» STATED EXERCISE 1: Render the portion of the spatial relation listing running from the line containing "As presented in" through the line containing "491 centimetres", both included, as a numbered list with blank lines omitted.

» TEXT PROVIDED:
★ ★ ★ ★ ★ ★ ★
There appears to be a new trend in rock’n’roll which refused to take itself seriously a-toll. Out on the West Coast, there is a group called the Toons, who sing of “Roast Chicken Faces”; in New York City, there’s Junk Rock, who explain the virtues of being a “Sanitation Man.”; and from Albany, NY, there is the more popular leader of this movement, named Blotto.

 

Blotto came into prominence two years ago with the hit, “I Wanna Be a Lifeguard” [which still airs on the radio and weather reports every summer to this day – RBF, 2023], which was played ad nauseam in, in seemed, every club (though the outer boroughs still cheer when it comes up). That cut was off a four-song 12” EP which sold quite well for an independent label, titled Hello! My Name is Blotto, What’s Yours? At that time, the lineup was Broadway Blotto (Bill Polchinski; vocals/guitar), Bowtie Blotto (Paul Jossman; vocals/guitar), Blanche Blotto (Helena Binder; keyboards/vocals), Sergeant Blotto (Greg Haymes, d. 2019; vocals/percussion), Cheese Blotto (Keith Stephenson; bass), and Lee Harvey Blotto (Paul Rapp; drums).

 

The next year (that is, the last from now), a new EP hit the stands, sans Blanche, with Chevrolet Blotto taking over the keyboards, titled Across and Down. Although none of the songs reached the cult status of “Lifeguard,” the four songs on it were consistently good in their own, bizarre ways.

 

Now the present, and the release of a new record, this time a 7” 45.

 

There have been quite a few people who have been onto me because I think these guys are okay. Well, hell, they like what they’re doing: acting a bit irreverent and making damn asses of themselves. Sure, it’s not mainstream rock’n’roll-whatever, but the point is that they are not trying to claim they are. Nothing pretentious here, just a lot of fun.

 

What amazed me was the fact that they use their stage names all the time, even among themselves. Very weird.

 

As a rule, they are nice guys, but a bitch to interview. It was nearly impossible to get a straight answer from them. In fact, what follows, is all that was coherent of a ninety-minute interview.

 

Broadway Blotto: Our new single will be out soon. “When the Second Feature Starts” is on the A-side, and on the B-side is a song called “The B-side.”

 

FFanzeen: How original!
Broadway: Somebody had to do it!
Sergeant Blotto (Sarge): We figured it was better than running the same song backwards. Like Napoleon XIV [“They’re Coming to Take Me Away Ha-Ha” – Ed, 1981].
★ ★ ★ ★ ★ ★ ★
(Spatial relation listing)
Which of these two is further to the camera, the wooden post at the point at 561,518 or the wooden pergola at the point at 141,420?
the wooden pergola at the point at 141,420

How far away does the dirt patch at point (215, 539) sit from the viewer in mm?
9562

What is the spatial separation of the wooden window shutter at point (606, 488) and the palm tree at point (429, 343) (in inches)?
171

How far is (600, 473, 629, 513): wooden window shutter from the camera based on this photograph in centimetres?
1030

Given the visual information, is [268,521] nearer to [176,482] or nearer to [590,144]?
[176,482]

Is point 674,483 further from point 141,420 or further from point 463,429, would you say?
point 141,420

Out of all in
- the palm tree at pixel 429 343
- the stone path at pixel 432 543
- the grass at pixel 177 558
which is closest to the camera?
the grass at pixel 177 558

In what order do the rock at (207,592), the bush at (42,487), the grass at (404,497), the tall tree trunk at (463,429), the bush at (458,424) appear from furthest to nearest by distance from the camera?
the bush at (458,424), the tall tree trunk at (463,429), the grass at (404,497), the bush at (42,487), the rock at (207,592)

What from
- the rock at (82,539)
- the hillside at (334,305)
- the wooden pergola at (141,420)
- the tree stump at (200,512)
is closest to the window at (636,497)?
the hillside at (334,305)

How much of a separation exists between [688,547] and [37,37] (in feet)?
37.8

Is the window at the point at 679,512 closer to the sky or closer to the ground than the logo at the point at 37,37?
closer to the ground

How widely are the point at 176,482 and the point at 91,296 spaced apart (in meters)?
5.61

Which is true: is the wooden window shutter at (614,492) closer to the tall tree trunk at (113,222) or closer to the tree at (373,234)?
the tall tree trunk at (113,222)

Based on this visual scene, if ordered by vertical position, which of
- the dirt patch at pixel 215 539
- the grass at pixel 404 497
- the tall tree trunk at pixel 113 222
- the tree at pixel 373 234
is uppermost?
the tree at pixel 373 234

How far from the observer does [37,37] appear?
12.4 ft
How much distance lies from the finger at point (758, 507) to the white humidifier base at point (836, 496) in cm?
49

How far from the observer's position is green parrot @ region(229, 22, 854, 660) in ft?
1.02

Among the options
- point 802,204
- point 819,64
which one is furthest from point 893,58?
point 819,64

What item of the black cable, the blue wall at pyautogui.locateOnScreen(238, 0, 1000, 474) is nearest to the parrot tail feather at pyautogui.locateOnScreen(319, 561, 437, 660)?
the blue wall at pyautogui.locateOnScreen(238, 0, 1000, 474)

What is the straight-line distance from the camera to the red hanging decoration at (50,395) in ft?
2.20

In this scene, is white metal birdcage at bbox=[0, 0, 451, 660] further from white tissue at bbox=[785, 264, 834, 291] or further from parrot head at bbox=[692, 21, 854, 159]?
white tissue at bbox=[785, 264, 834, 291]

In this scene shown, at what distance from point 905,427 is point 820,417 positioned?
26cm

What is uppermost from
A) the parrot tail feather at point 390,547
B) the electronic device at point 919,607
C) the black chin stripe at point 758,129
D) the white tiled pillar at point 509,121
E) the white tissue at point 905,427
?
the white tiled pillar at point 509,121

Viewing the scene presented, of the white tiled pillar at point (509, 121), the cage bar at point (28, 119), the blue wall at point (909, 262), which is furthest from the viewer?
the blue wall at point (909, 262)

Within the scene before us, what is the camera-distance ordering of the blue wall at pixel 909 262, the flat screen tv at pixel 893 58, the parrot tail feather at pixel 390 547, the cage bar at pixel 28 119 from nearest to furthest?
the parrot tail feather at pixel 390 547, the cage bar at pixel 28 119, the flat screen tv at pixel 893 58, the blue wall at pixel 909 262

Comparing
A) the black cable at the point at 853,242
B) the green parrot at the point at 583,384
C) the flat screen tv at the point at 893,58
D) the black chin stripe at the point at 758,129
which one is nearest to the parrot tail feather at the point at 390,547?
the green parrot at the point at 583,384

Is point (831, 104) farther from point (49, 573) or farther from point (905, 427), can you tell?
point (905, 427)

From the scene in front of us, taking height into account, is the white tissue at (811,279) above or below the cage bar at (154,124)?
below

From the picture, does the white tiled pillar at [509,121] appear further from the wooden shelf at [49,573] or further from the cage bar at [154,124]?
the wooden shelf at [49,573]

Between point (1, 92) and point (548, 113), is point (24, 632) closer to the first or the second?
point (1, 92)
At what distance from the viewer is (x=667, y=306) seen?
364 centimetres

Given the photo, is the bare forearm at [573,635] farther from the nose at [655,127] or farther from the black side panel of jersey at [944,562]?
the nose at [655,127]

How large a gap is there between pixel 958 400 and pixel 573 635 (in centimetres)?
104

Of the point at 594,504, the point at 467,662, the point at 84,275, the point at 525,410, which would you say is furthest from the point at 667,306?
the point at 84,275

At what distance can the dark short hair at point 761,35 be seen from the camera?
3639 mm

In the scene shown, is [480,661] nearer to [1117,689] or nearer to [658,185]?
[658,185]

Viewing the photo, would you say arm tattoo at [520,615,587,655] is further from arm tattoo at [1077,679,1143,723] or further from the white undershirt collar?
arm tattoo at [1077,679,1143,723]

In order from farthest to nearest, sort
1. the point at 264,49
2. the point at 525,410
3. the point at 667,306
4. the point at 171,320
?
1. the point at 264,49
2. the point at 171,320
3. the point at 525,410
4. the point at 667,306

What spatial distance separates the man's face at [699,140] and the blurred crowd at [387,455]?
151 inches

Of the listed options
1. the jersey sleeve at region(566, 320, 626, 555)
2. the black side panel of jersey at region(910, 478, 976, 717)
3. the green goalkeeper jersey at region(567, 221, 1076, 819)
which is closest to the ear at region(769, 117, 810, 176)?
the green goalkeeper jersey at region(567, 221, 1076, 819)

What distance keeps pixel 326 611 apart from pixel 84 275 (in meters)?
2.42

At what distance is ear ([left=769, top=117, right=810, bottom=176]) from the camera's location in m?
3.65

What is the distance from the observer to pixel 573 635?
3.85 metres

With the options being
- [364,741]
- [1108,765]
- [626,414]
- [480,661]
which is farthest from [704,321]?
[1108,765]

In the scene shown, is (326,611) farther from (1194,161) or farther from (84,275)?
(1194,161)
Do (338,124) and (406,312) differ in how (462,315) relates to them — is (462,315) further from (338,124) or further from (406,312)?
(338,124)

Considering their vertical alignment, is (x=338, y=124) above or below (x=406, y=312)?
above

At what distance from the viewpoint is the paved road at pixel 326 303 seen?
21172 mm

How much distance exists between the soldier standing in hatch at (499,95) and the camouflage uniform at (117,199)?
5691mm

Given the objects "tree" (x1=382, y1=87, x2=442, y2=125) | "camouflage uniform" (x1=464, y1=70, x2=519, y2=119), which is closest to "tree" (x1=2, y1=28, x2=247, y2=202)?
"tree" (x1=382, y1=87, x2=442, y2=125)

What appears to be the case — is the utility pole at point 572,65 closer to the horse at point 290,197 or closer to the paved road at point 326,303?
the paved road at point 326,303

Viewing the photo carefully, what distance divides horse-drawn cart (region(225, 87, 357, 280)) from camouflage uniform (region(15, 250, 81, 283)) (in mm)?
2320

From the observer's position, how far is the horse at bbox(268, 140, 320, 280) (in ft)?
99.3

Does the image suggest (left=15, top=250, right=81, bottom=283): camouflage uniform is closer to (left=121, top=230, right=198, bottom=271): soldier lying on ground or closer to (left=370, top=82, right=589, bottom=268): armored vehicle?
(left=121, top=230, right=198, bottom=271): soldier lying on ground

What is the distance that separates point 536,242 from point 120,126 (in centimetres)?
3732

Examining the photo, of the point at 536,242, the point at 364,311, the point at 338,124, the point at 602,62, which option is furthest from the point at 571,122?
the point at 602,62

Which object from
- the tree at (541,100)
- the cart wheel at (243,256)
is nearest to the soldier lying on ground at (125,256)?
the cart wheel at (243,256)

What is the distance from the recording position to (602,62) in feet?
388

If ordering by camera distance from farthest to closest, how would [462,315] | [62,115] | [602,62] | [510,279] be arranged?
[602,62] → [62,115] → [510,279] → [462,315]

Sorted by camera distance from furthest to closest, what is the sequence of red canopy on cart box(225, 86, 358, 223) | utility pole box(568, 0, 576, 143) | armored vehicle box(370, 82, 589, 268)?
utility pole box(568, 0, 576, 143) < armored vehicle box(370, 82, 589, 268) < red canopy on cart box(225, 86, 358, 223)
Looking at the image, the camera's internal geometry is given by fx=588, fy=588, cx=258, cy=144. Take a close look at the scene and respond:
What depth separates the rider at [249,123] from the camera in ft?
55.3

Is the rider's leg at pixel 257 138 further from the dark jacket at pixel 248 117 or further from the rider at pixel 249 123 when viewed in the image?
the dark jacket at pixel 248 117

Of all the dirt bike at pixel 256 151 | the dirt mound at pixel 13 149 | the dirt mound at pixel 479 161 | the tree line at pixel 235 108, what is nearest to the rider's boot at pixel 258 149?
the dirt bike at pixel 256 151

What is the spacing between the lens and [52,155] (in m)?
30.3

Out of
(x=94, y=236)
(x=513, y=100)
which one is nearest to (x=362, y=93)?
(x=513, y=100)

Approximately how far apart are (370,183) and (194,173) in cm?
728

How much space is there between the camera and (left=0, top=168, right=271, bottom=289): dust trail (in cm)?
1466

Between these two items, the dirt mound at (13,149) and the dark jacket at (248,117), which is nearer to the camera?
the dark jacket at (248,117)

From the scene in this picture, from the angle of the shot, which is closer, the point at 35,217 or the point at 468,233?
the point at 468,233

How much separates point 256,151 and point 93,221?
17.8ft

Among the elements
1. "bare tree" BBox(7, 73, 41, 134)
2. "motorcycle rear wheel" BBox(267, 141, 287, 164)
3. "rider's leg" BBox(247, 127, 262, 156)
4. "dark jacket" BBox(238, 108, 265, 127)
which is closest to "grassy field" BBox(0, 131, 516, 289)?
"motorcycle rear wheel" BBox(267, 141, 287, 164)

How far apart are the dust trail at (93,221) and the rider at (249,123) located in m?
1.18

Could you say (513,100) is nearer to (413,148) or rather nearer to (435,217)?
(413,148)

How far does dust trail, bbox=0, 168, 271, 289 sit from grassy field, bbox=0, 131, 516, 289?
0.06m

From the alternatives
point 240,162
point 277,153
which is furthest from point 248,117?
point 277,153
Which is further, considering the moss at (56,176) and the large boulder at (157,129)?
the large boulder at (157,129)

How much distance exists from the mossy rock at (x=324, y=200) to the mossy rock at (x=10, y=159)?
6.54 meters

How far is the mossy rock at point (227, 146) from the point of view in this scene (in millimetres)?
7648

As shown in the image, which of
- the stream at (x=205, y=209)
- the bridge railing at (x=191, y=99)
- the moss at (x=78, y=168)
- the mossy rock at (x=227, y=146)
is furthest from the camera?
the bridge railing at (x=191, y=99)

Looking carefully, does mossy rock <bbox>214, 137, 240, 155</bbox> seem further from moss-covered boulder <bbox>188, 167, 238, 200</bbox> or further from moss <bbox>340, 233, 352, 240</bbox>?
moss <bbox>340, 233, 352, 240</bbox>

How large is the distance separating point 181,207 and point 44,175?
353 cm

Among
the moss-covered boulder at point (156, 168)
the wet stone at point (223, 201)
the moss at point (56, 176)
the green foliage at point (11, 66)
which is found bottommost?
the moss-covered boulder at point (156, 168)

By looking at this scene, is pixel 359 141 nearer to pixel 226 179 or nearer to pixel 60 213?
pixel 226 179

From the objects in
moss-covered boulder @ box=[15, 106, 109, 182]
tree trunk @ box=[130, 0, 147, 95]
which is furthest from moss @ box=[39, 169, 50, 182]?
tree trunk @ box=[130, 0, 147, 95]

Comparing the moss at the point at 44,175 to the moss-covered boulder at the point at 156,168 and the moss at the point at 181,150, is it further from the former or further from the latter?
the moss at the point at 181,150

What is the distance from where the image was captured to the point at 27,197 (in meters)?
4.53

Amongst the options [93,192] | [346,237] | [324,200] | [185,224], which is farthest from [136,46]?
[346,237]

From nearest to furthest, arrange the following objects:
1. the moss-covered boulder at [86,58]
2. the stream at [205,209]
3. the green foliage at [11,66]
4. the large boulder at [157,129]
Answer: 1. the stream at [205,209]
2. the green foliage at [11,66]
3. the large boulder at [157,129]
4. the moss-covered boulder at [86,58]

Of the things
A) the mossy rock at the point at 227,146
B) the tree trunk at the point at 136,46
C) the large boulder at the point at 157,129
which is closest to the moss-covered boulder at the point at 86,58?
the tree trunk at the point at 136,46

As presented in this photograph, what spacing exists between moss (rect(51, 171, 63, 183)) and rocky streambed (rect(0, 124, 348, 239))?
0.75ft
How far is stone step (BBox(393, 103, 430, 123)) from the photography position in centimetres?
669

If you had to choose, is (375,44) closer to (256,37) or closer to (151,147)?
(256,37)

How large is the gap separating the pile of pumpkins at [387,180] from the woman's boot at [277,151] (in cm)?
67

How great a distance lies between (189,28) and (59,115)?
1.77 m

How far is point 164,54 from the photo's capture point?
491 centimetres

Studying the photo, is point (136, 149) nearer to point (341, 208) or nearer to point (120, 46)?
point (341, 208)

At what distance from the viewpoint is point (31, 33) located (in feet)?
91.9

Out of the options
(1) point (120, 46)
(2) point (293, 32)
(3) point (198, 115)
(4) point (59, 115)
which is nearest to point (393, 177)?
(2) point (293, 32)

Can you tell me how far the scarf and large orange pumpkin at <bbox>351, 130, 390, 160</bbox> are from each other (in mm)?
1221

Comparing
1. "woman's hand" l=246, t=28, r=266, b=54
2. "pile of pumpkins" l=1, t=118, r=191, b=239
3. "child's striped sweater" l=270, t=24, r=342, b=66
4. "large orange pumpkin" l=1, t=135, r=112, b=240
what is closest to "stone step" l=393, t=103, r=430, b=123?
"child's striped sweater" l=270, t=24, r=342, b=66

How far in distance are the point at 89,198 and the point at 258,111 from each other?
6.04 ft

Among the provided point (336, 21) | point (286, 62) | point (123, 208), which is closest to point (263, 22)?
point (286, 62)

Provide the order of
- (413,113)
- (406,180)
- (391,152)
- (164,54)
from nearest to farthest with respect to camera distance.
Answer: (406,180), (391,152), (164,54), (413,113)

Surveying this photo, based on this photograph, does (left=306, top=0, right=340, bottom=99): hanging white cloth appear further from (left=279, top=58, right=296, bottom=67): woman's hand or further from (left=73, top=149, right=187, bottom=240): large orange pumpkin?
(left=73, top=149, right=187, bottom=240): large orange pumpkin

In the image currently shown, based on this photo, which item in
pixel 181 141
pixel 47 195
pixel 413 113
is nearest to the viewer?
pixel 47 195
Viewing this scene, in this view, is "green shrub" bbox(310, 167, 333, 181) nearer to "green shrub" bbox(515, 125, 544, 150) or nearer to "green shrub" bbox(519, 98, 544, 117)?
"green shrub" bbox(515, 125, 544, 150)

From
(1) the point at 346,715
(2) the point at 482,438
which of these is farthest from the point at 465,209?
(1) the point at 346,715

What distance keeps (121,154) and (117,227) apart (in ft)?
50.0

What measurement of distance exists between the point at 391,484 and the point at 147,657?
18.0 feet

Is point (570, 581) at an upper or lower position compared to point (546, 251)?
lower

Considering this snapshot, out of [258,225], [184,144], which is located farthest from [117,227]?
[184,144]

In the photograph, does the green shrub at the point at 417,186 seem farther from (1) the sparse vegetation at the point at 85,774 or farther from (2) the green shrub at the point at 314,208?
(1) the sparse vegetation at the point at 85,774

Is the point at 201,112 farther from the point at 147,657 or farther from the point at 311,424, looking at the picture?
★ ★ ★ ★ ★ ★ ★
» STATED EXERCISE 2: Write a continuation of the piece about the band Blotto, beginning after its final sentence.

» TASK OUTPUT 1:
1. As presented in this photograph, what spacing exists between moss (rect(51, 171, 63, 183)) and rocky streambed (rect(0, 124, 348, 239))?
2. 0.75ft
3. How far is stone step (BBox(393, 103, 430, 123)) from the photography position in centimetres?
4. 669
5. If you had to choose, is (375,44) closer to (256,37) or closer to (151,147)?
6. (256,37)
7. How large is the gap separating the pile of pumpkins at [387,180] from the woman's boot at [277,151] (in cm)?
8. 67
9. How great a distance lies between (189,28) and (59,115)?
10. 1.77 m
11. How far is point 164,54 from the photo's capture point?
12. 491 centimetres

» TASK OUTPUT 2:
FFanzeen: Why a single instead of the usual EP?
Broadway: Why not?! It’s cheaper.
Sarge: Now we can play them in jukeboxes at diners, by the eclairs on the counters. Also, with a song like “B-Side,” you can’t put that on the back of an EP.
Broadway: And also, after we put out our last EP, we said, “We’re not putting out any more EPs. It’s either albums or a single.”

 

FFanzeen: Why not an album?
Lee Harvey Blotto: We wanted to do a single.
Broadway: You can’t put an album on a jukebox either.

 

FFanzeen: They used to have a shorter album on the jukebox. They were called EPs. [All laugh]
Lee Harvey: One’s like Frankie Valli.
Broadway: I like Frankie Valli. He’s my favorite.
Sarge: He was okay.
Lee Harvey: Was? Isn’t he still alive?

 

FFanzeen: That’s debatable. [That was meant career-wise; as of this writing, FV is still alive – RBF, 2023].
Sarge: I don’t know – check the list behind you. [Written on the wall of the club where the interview is taking place is a list of dead rock’n’rollers – Ed., 1981]
Broadway: You mean, “All the people who died, died?”
Sarge: Yeah. “All my friends, they died, died.”
Lee Harvey: Or the sequel, “People who lived.”
Broadway: We were going to put out a song, “People who Dine, Dine.”
Lee Harvey: Did you hear about that band playing, the Dead Lennon?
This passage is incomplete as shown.